§ **Assigned task**: Begin at the line where "Volkswagen Tiguan Lampa przednia 5NB941082" appears and reproduce exactly every line through the end of the data below, both included, skipping pictures.

§ **Material provided**:
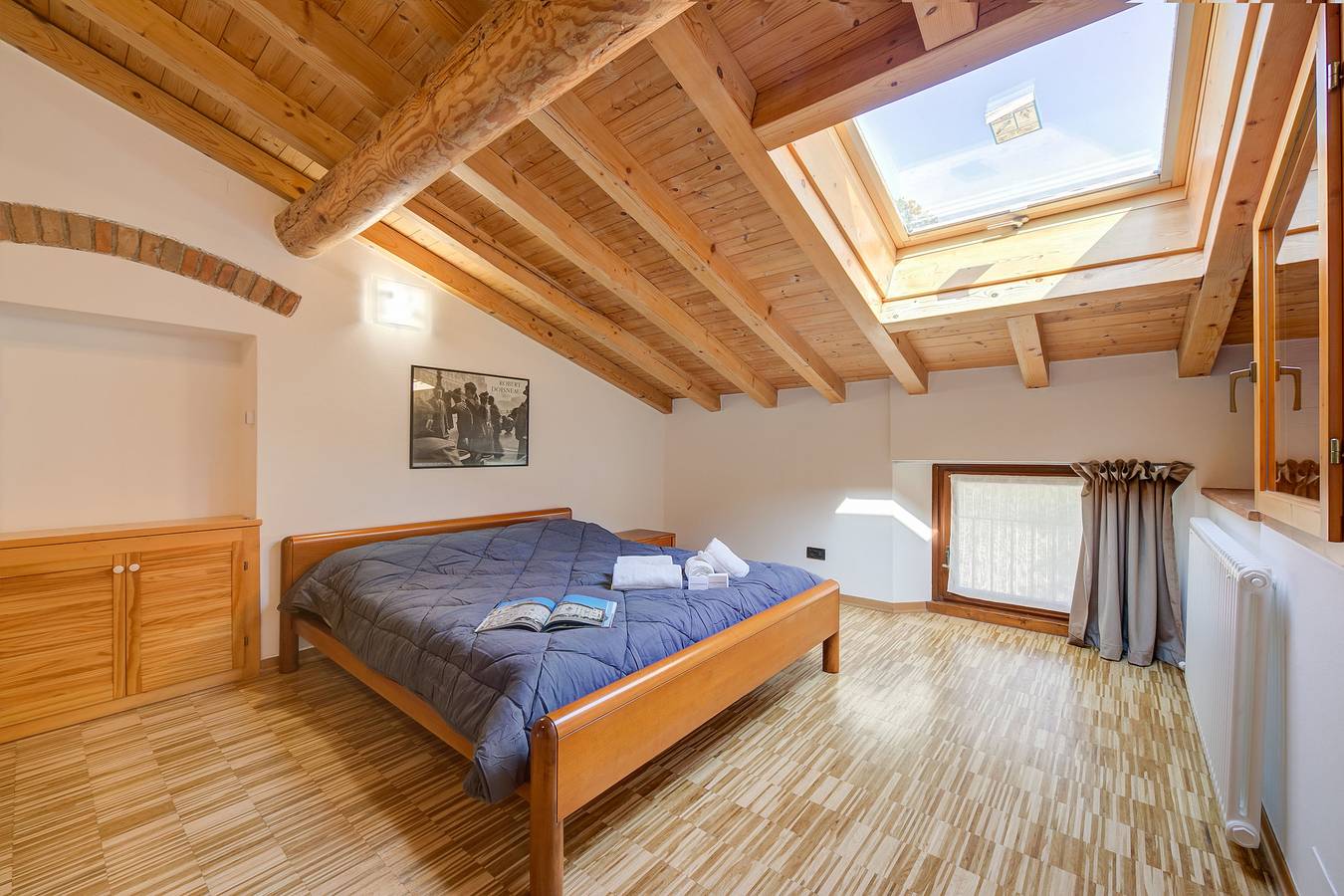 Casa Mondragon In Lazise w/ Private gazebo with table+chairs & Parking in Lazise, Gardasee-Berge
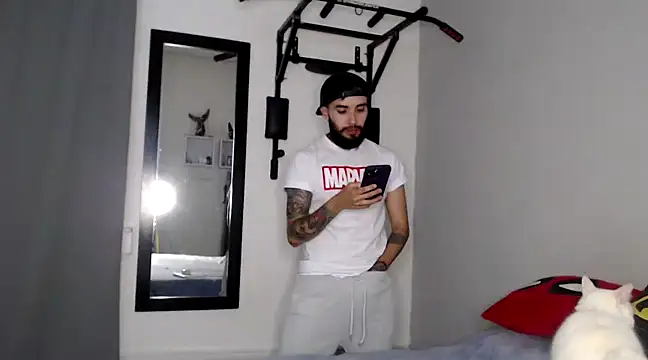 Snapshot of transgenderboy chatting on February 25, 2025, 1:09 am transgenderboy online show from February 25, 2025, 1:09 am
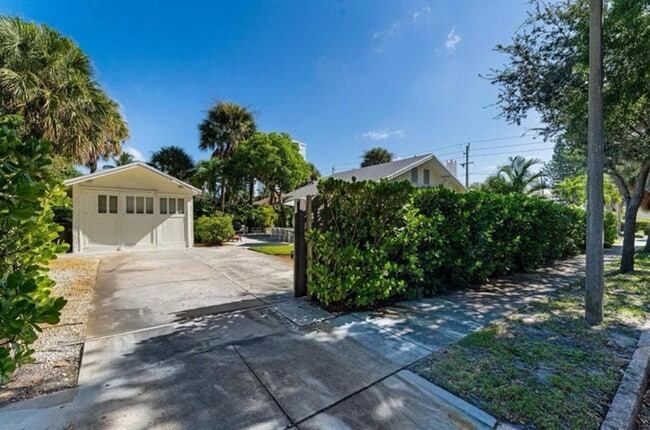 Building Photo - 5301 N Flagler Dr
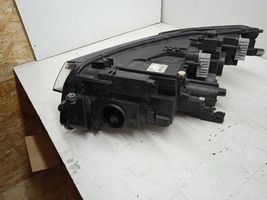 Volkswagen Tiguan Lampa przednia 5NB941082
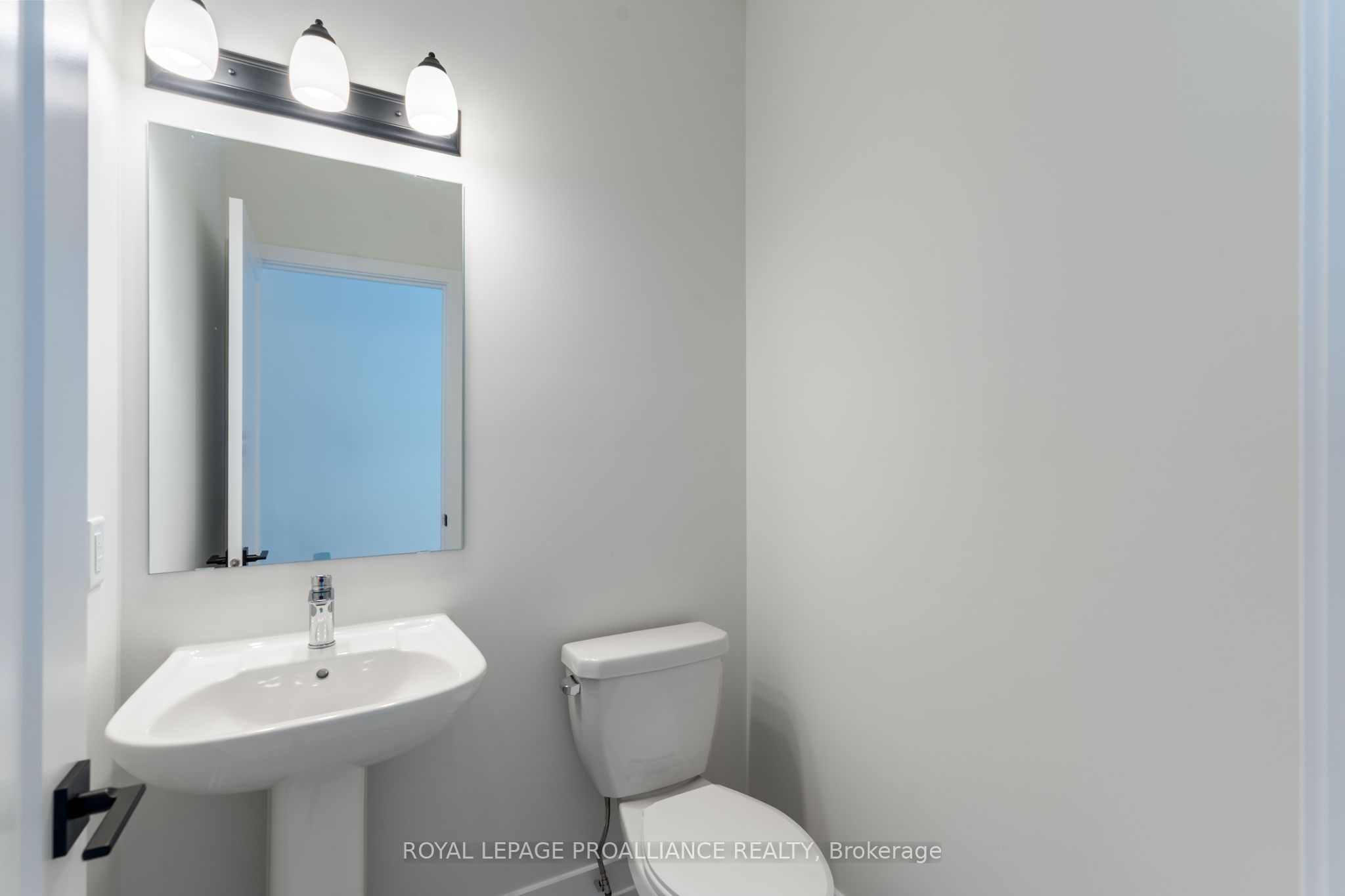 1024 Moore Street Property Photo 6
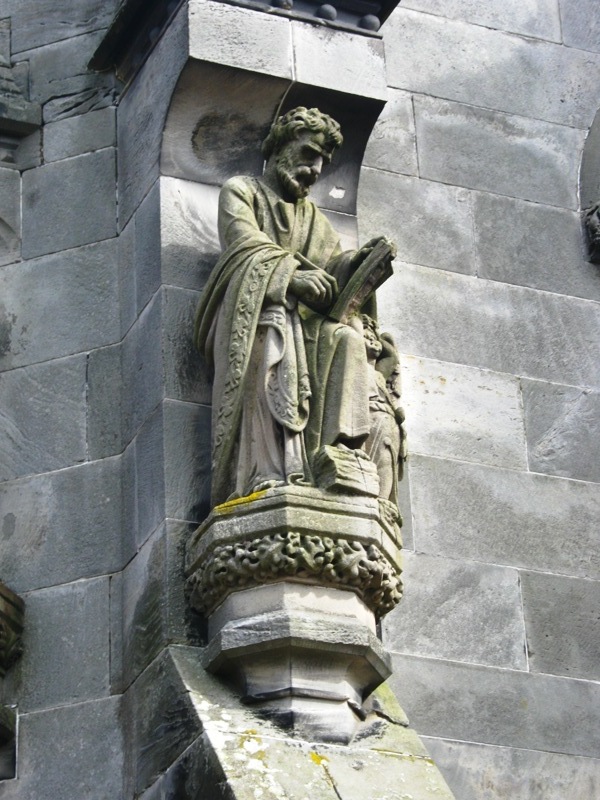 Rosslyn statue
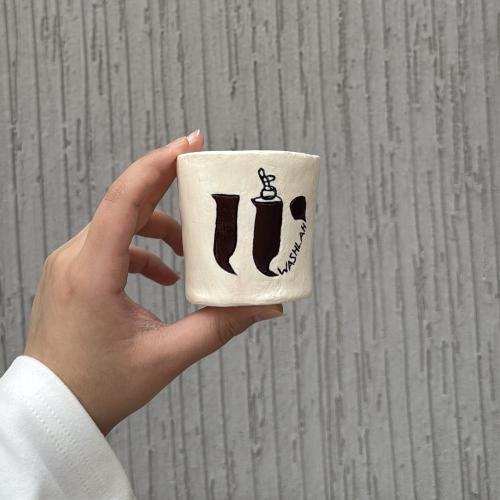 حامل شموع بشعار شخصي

§ **Reply**:
 Volkswagen Tiguan Lampa przednia 5NB941082
 1024 Moore Street Property Photo 6
 Rosslyn statue
 حامل شموع بشعار شخصي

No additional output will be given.